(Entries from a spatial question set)

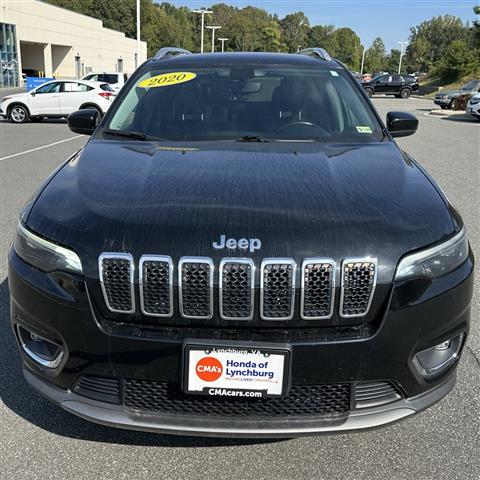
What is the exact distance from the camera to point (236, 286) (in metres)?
2.01

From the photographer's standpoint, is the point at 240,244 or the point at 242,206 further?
the point at 242,206

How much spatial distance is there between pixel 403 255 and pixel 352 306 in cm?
28

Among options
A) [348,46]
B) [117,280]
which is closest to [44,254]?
[117,280]

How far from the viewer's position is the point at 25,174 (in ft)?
28.9

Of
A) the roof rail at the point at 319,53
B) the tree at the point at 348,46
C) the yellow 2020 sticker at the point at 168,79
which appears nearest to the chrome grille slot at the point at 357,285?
the yellow 2020 sticker at the point at 168,79

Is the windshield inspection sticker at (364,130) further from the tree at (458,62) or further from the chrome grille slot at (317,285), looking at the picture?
the tree at (458,62)

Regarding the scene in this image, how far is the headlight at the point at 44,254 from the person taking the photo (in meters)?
2.13

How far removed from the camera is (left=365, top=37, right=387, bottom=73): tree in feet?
458

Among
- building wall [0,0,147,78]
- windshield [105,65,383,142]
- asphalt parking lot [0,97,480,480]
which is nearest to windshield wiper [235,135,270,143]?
windshield [105,65,383,142]

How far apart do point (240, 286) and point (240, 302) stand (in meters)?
0.06

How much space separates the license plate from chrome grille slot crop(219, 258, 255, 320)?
0.14 metres

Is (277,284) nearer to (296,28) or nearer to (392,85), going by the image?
(392,85)

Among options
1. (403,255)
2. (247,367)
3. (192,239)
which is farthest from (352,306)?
(192,239)

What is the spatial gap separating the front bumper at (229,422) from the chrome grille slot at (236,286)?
44 centimetres
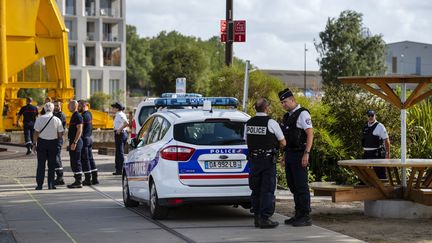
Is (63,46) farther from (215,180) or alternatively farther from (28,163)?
(215,180)

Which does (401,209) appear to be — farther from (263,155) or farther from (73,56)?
(73,56)

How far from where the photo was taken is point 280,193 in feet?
54.5

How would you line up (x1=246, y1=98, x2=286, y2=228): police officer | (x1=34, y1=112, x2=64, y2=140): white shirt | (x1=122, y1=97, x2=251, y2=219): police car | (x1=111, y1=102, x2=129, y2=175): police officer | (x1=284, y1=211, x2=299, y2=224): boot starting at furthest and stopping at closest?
(x1=111, y1=102, x2=129, y2=175): police officer
(x1=34, y1=112, x2=64, y2=140): white shirt
(x1=122, y1=97, x2=251, y2=219): police car
(x1=284, y1=211, x2=299, y2=224): boot
(x1=246, y1=98, x2=286, y2=228): police officer

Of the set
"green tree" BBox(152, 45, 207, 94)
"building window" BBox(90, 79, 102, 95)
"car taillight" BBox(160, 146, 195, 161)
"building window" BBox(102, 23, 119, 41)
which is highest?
"building window" BBox(102, 23, 119, 41)

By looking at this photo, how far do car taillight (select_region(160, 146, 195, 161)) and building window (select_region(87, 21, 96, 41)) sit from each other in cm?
8486

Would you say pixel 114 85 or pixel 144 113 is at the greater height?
pixel 114 85

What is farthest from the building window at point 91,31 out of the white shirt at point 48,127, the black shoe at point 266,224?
the black shoe at point 266,224

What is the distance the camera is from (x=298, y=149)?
1192 cm

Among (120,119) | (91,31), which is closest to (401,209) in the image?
(120,119)

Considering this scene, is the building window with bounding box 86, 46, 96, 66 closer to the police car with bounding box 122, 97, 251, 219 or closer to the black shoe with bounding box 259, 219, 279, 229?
the police car with bounding box 122, 97, 251, 219

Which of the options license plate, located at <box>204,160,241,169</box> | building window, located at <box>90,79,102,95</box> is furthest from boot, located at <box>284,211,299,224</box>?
building window, located at <box>90,79,102,95</box>

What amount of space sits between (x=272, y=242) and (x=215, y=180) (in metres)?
2.00

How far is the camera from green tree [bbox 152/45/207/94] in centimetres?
7656

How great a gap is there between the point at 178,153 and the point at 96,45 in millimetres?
84511
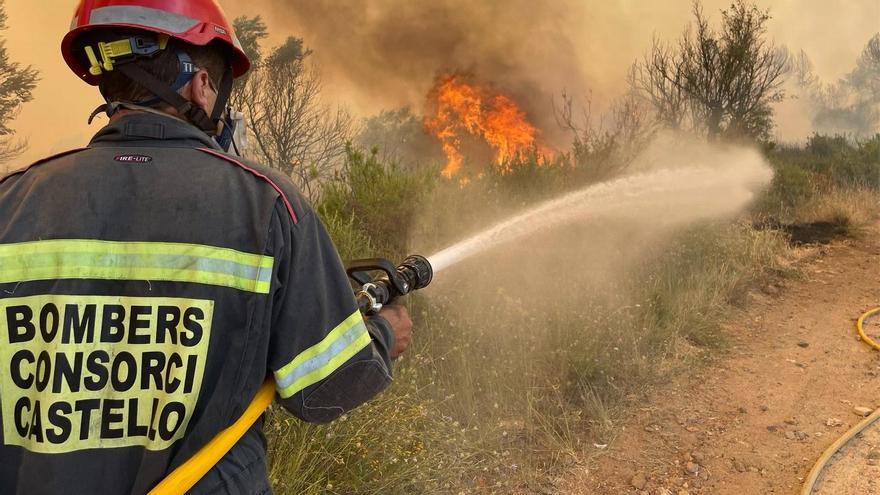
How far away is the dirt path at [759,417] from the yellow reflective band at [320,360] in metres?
2.55

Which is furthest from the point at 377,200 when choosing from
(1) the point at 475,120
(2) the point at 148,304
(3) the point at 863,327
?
(1) the point at 475,120

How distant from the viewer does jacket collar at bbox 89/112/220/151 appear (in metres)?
1.31

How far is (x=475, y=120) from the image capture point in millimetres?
11391

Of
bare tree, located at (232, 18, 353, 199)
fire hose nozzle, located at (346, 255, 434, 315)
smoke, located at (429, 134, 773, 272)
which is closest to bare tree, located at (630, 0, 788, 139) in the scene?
smoke, located at (429, 134, 773, 272)

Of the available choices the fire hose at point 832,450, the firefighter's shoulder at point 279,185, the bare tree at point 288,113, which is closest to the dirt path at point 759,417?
the fire hose at point 832,450

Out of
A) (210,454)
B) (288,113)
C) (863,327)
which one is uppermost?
(288,113)

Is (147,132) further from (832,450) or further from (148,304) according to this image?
(832,450)

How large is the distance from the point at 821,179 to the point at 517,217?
871 centimetres

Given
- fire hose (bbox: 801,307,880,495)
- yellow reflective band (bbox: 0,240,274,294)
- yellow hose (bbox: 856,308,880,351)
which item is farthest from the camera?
yellow hose (bbox: 856,308,880,351)

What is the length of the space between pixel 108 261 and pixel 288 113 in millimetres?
11363

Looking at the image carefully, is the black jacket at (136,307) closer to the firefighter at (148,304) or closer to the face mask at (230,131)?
the firefighter at (148,304)

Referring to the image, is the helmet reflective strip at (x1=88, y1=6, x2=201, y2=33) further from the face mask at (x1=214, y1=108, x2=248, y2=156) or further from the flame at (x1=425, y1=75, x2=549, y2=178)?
the flame at (x1=425, y1=75, x2=549, y2=178)

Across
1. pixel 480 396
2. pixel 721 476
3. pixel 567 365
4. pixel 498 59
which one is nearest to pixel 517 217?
pixel 567 365

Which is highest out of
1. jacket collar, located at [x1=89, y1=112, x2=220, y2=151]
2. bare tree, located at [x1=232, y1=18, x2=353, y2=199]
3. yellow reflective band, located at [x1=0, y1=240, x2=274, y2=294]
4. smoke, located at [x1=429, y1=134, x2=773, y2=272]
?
bare tree, located at [x1=232, y1=18, x2=353, y2=199]
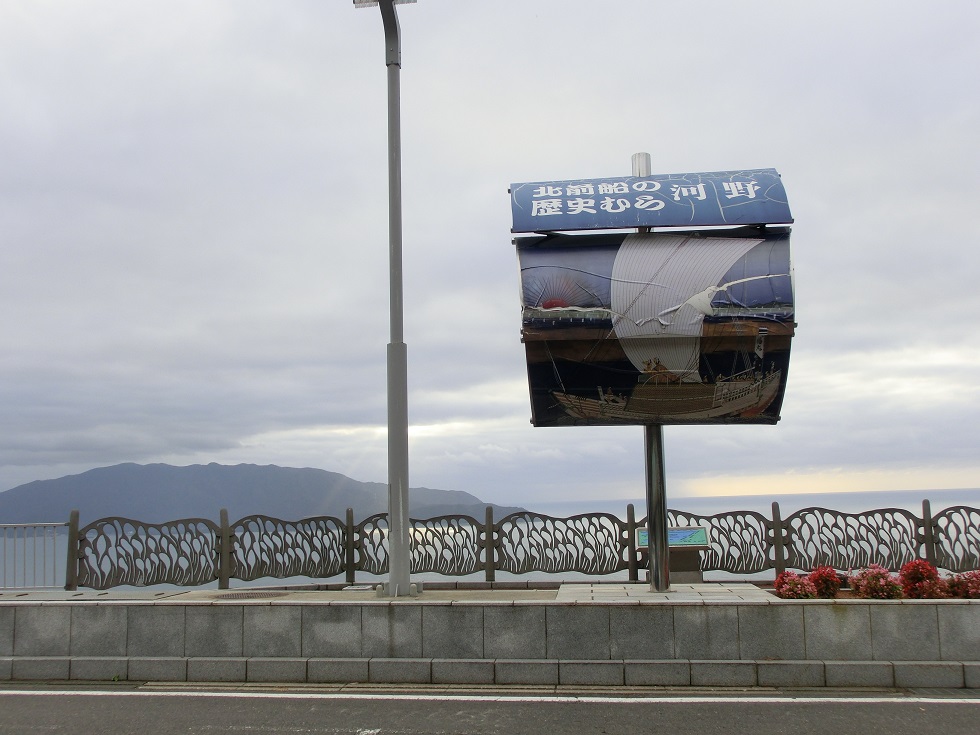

Task to complete: Rewrite all the entries above, changing "Among options" to "From the options" wherever it appears and keeping everything else the same. Leave the pictures out of your answer.

Answer below:
What is the exact distance from the camera to point (236, 286) (in metres)?
2.01

From the photographer's standpoint, is the point at 240,244 or the point at 242,206 further?
the point at 242,206

How much spatial distance is there between pixel 403 255 and pixel 352 306 in cm?
28

From the options
A) [348,46]
B) [117,280]
which is closest to [44,254]?
[117,280]

How far from the viewer's position is the point at 25,174 (in ft)?
28.9

Of
A) the roof rail at the point at 319,53
B) the tree at the point at 348,46
C) the yellow 2020 sticker at the point at 168,79
which appears nearest to the chrome grille slot at the point at 357,285?
the yellow 2020 sticker at the point at 168,79

Is the windshield inspection sticker at (364,130) further from the tree at (458,62) or further from the chrome grille slot at (317,285), looking at the picture?
the tree at (458,62)

Regarding the scene in this image, how far is the headlight at the point at 44,254 from the person taking the photo (in meters)?
2.13

How far removed from the camera is (left=365, top=37, right=387, bottom=73): tree in feet?
458

Among
- building wall [0,0,147,78]
- windshield [105,65,383,142]
- asphalt parking lot [0,97,480,480]
which is nearest to windshield wiper [235,135,270,143]?
windshield [105,65,383,142]

How far apart do point (240, 286) and point (240, 302) stand (in meters)?
0.06

How much space separates the license plate from chrome grille slot crop(219, 258, 255, 320)?
0.14 metres

Is (277,284) nearer to (296,28) or nearer to (392,85), going by the image?
(392,85)

From the options
1. (403,255)
2. (247,367)
3. (192,239)
which is farthest from (352,306)?
(192,239)

What is the spatial gap separating the front bumper at (229,422) from the chrome grille slot at (236,286)?
44 centimetres
Is (63,46) farther from (215,180) or alternatively farther from (28,163)?
(215,180)

Which does (401,209) appear to be — farther from (263,155) or farther from (73,56)?
(73,56)

How far from where the photo was taken is point 280,193 in feet?
54.5

How would you line up (x1=246, y1=98, x2=286, y2=228): police officer | (x1=34, y1=112, x2=64, y2=140): white shirt | (x1=122, y1=97, x2=251, y2=219): police car | (x1=111, y1=102, x2=129, y2=175): police officer | (x1=284, y1=211, x2=299, y2=224): boot starting at furthest and stopping at closest?
(x1=111, y1=102, x2=129, y2=175): police officer
(x1=34, y1=112, x2=64, y2=140): white shirt
(x1=122, y1=97, x2=251, y2=219): police car
(x1=284, y1=211, x2=299, y2=224): boot
(x1=246, y1=98, x2=286, y2=228): police officer

Of the set
"green tree" BBox(152, 45, 207, 94)
"building window" BBox(90, 79, 102, 95)
"car taillight" BBox(160, 146, 195, 161)
"building window" BBox(102, 23, 119, 41)
which is highest?
"building window" BBox(102, 23, 119, 41)

By looking at this photo, how far do car taillight (select_region(160, 146, 195, 161)) and building window (select_region(87, 21, 96, 41)) sit from each other in cm?
8486

Would you say pixel 114 85 or pixel 144 113 is at the greater height?
pixel 114 85

What is farthest from the building window at point 91,31 out of the white shirt at point 48,127, the black shoe at point 266,224?
the black shoe at point 266,224

What is the distance the camera is from (x=298, y=149)?
1192 cm

Among (120,119) | (91,31), which is closest to (401,209) in the image?
(120,119)

Considering this scene, is the building window with bounding box 86, 46, 96, 66 closer to the police car with bounding box 122, 97, 251, 219 or closer to the black shoe with bounding box 259, 219, 279, 229?
the police car with bounding box 122, 97, 251, 219

Which of the options license plate, located at <box>204,160,241,169</box> | building window, located at <box>90,79,102,95</box> is furthest from boot, located at <box>284,211,299,224</box>?
building window, located at <box>90,79,102,95</box>

What amount of space sits between (x=272, y=242) and (x=215, y=180) (in metres)?
2.00

How far is the camera from green tree [bbox 152/45/207/94] in centimetres?
7656

How great a gap is there between the point at 178,153 and the point at 96,45 in millimetres?
84511
How far away is the dirt path at [759,417] from the yellow reflective band at [320,360] in metres?
2.55

Which is furthest from the point at 377,200 when choosing from
(1) the point at 475,120
(2) the point at 148,304
(3) the point at 863,327
?
(1) the point at 475,120

How distant from the viewer does jacket collar at bbox 89/112/220/151 appear (in metres)?
1.31

How far is (x=475, y=120) from the image capture point in millimetres?
11391

Of
bare tree, located at (232, 18, 353, 199)
fire hose nozzle, located at (346, 255, 434, 315)
smoke, located at (429, 134, 773, 272)
which is closest to bare tree, located at (630, 0, 788, 139) in the scene?
smoke, located at (429, 134, 773, 272)

Of the available choices the fire hose at point 832,450, the firefighter's shoulder at point 279,185, the bare tree at point 288,113, which is closest to the dirt path at point 759,417?
the fire hose at point 832,450

Out of
A) (210,454)
B) (288,113)
C) (863,327)
which one is uppermost?
(288,113)

Is (147,132) further from (832,450) or further from (148,304) according to this image?
(832,450)

How large is the distance from the point at 821,179 to the point at 517,217?
871 centimetres

Given
- fire hose (bbox: 801,307,880,495)
- yellow reflective band (bbox: 0,240,274,294)
- yellow hose (bbox: 856,308,880,351)
which item is farthest from the camera?
yellow hose (bbox: 856,308,880,351)

What is the length of the space between pixel 108 261 and pixel 288 113 in millimetres?
11363

Looking at the image carefully, is the black jacket at (136,307) closer to the firefighter at (148,304) or closer to the face mask at (230,131)?
the firefighter at (148,304)

Referring to the image, is the helmet reflective strip at (x1=88, y1=6, x2=201, y2=33) further from the face mask at (x1=214, y1=108, x2=248, y2=156) or further from the flame at (x1=425, y1=75, x2=549, y2=178)?
the flame at (x1=425, y1=75, x2=549, y2=178)

Across
1. pixel 480 396
2. pixel 721 476
3. pixel 567 365
4. pixel 498 59
which one is nearest to pixel 517 217?
pixel 567 365

Which is highest out of
1. jacket collar, located at [x1=89, y1=112, x2=220, y2=151]
2. bare tree, located at [x1=232, y1=18, x2=353, y2=199]
3. yellow reflective band, located at [x1=0, y1=240, x2=274, y2=294]
4. smoke, located at [x1=429, y1=134, x2=773, y2=272]
?
bare tree, located at [x1=232, y1=18, x2=353, y2=199]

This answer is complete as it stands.